** Opening Data shown block **

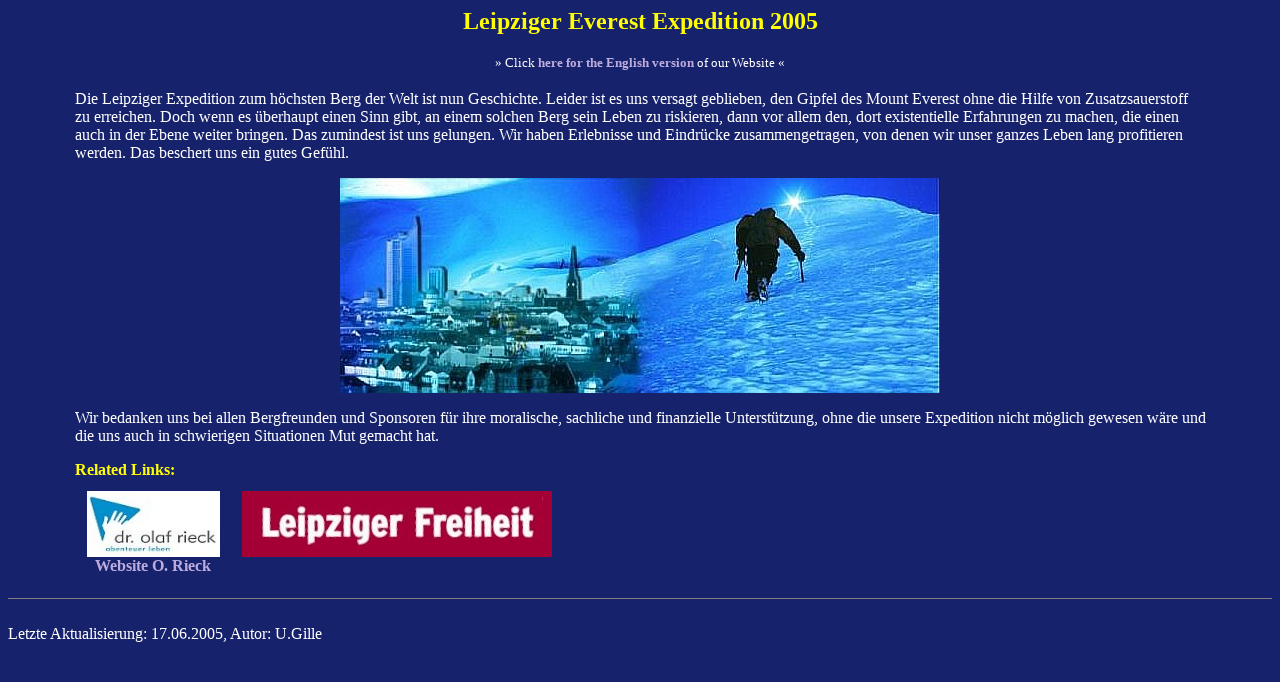

--- FILE ---
content_type: text/html
request_url: https://www.olafrieck.de/everest/logo.htm
body_size: 1076
content:
<html>
<head>
<title>logo</title>
<meta name="author" content="Uwe Gille">
<meta name="keywords" content="Everest Himalaya">
<link rel="stylesheet" href="everest.css" type="text/css">
</head>
<BODY>
<div align="center">

<h2><font color="#FFFF00">Leipziger Everest Expedition 2005</font></h2>
<font size="-1">&raquo; Click <a target="_top" href="index-e.html">here for the English version</a> of our Website &laquo;</font><p></p>
</div>
<table border="0" width="90%" align="center" >
<tr><td>
Die Leipziger Expedition zum h&ouml;chsten Berg der Welt ist nun Geschichte. Leider ist es uns versagt geblieben, den Gipfel des Mount Everest ohne die Hilfe von Zusatzsauerstoff zu erreichen. Doch wenn es &uuml;berhaupt einen Sinn gibt, an einem solchen Berg sein Leben zu riskieren, dann vor allem den, dort existentielle Erfahrungen zu machen, die einen auch in der Ebene weiter bringen. Das zumindest ist uns gelungen. Wir haben Erlebnisse und Eindr&uuml;cke zusammengetragen, von denen wir unser ganzes Leben lang profitieren werden. Das beschert uns ein gutes Gef&uuml;hl.
<p></p>
<div align="center"><img src="../img10/collage.jpg" width="600" height="215" border="0" alt=""></div>
<p></p>
Wir bedanken uns bei allen Bergfreunden und Sponsoren f&uuml;r ihre moralische, sachliche und finanzielle Unterst&uuml;tzung, ohne die unsere Expedition nicht m&ouml;glich gewesen w&auml;re und die uns auch in schwierigen Situationen Mut gemacht hat.
<p></p>
<font color="#FFFF00"><b>Related Links:</b></font>
<table cellpadding="10">
<tr><td>
<div align="center"><a target="_blank" href="http://www.leipzig-online.de/expedition/index.html"><img src="../marke_dr_rieck_klein.jpg" width="133" height="66" border="0" alt=""><br>
Website O. Rieck</div></a>
</td>
<td valign="top">
<a target="_blank" href="http://www.leipziger-freiheit.de"><img src="../sponsor/leipzigerfreiheit.jpg" width="310" height="66" border="0" alt=""> </a>
</td>
</tr>
</table>

</td>
</tr>
</table>
<hr noshade size="1"><br>
Letzte Aktualisierung: 17.06.2005, Autor: U.Gille
</body>
</html>

--- FILE ---
content_type: text/css
request_url: https://www.olafrieck.de/everest/everest.css
body_size: 449
content:

BODY{
	Background-Color : #17226C;
	Border : #FF0000;
	Color : #FFFFFF;
	scrollbar-arrow-color : #151882;
	scrollbar-base-color : #000000;
	scrollbar-face-color : #C8CCC8;
	scrollbar-highlight-color : #FFFFFF;
	scrollbar-shadow-color : #0D0F51;
	scrollbar-track-color : #0D0F51;
	Font-Family : Verdana;
	Font-Size : 14 px;
        	}

TABLE.rand { 
	margin-left:auto; 
	margin-right:auto; 
	border-style: solid; 
	border-width: 2;
	border-color: #C0C0C0
	}

td.rand            	{
	Font-Family : Verdana;
	Font-Size : 14 px;
	text-align:left; 
	padding-left:5 px; 
	padding-right:5 px; 
	padding-top:3 px; 
	border-style: solid; 
	border-width: 1;
	border-color: #C0C0C0
	}
td.grau    {
	Background-Color : #C8CCC8;
	Font-Family : Verdana;
	Font-Size : 15px;
	text-align:center; 
	padding-left:10 px; 
	padding-right:10 px; 
	padding-top: 5 px; 
	padding-bottom: 5 px; 
	margin: 10 px;
	border-width:1px; 
	border-style:solid; 
	border-color: #C0C0C0;
	}

a:link{
	color : #BCACDD; FONT-WEIGHT: bold; TEXT-DECORATION: none
	}

a:visited{
	color: #BCACDD;  FONT-WEIGHT: bold; TEXT-DECORATION: none
	}

a:hover{
	color : #FF0000;  FONT-WEIGHT: bold; TEXT-DECORATION: none
	}




** Closing Data shown block **

The answer must be the data above, repeated exactly, with no pictures.

▸ **Written solution**:
--- FILE ---
content_type: text/html
request_url: https://www.olafrieck.de/everest/logo.htm
body_size: 1076
content:
<html>
<head>
<title>logo</title>
<meta name="author" content="Uwe Gille">
<meta name="keywords" content="Everest Himalaya">
<link rel="stylesheet" href="everest.css" type="text/css">
</head>
<BODY>
<div align="center">

<h2><font color="#FFFF00">Leipziger Everest Expedition 2005</font></h2>
<font size="-1">&raquo; Click <a target="_top" href="index-e.html">here for the English version</a> of our Website &laquo;</font><p></p>
</div>
<table border="0" width="90%" align="center" >
<tr><td>
Die Leipziger Expedition zum h&ouml;chsten Berg der Welt ist nun Geschichte. Leider ist es uns versagt geblieben, den Gipfel des Mount Everest ohne die Hilfe von Zusatzsauerstoff zu erreichen. Doch wenn es &uuml;berhaupt einen Sinn gibt, an einem solchen Berg sein Leben zu riskieren, dann vor allem den, dort existentielle Erfahrungen zu machen, die einen auch in der Ebene weiter bringen. Das zumindest ist uns gelungen. Wir haben Erlebnisse und Eindr&uuml;cke zusammengetragen, von denen wir unser ganzes Leben lang profitieren werden. Das beschert uns ein gutes Gef&uuml;hl.
<p></p>
<div align="center"><img src="../img10/collage.jpg" width="600" height="215" border="0" alt=""></div>
<p></p>
Wir bedanken uns bei allen Bergfreunden und Sponsoren f&uuml;r ihre moralische, sachliche und finanzielle Unterst&uuml;tzung, ohne die unsere Expedition nicht m&ouml;glich gewesen w&auml;re und die uns auch in schwierigen Situationen Mut gemacht hat.
<p></p>
<font color="#FFFF00"><b>Related Links:</b></font>
<table cellpadding="10">
<tr><td>
<div align="center"><a target="_blank" href="http://www.leipzig-online.de/expedition/index.html"><img src="../marke_dr_rieck_klein.jpg" width="133" height="66" border="0" alt=""><br>
Website O. Rieck</div></a>
</td>
<td valign="top">
<a target="_blank" href="http://www.leipziger-freiheit.de"><img src="../sponsor/leipzigerfreiheit.jpg" width="310" height="66" border="0" alt=""> </a>
</td>
</tr>
</table>

</td>
</tr>
</table>
<hr noshade size="1"><br>
Letzte Aktualisierung: 17.06.2005, Autor: U.Gille
</body>
</html>

--- FILE ---
content_type: text/css
request_url: https://www.olafrieck.de/everest/everest.css
body_size: 449
content:

BODY{
	Background-Color : #17226C;
	Border : #FF0000;
	Color : #FFFFFF;
	scrollbar-arrow-color : #151882;
	scrollbar-base-color : #000000;
	scrollbar-face-color : #C8CCC8;
	scrollbar-highlight-color : #FFFFFF;
	scrollbar-shadow-color : #0D0F51;
	scrollbar-track-color : #0D0F51;
	Font-Family : Verdana;
	Font-Size : 14 px;
        	}

TABLE.rand { 
	margin-left:auto; 
	margin-right:auto; 
	border-style: solid; 
	border-width: 2;
	border-color: #C0C0C0
	}

td.rand            	{
	Font-Family : Verdana;
	Font-Size : 14 px;
	text-align:left; 
	padding-left:5 px; 
	padding-right:5 px; 
	padding-top:3 px; 
	border-style: solid; 
	border-width: 1;
	border-color: #C0C0C0
	}
td.grau    {
	Background-Color : #C8CCC8;
	Font-Family : Verdana;
	Font-Size : 15px;
	text-align:center; 
	padding-left:10 px; 
	padding-right:10 px; 
	padding-top: 5 px; 
	padding-bottom: 5 px; 
	margin: 10 px;
	border-width:1px; 
	border-style:solid; 
	border-color: #C0C0C0;
	}

a:link{
	color : #BCACDD; FONT-WEIGHT: bold; TEXT-DECORATION: none
	}

a:visited{
	color: #BCACDD;  FONT-WEIGHT: bold; TEXT-DECORATION: none
	}

a:hover{
	color : #FF0000;  FONT-WEIGHT: bold; TEXT-DECORATION: none
	}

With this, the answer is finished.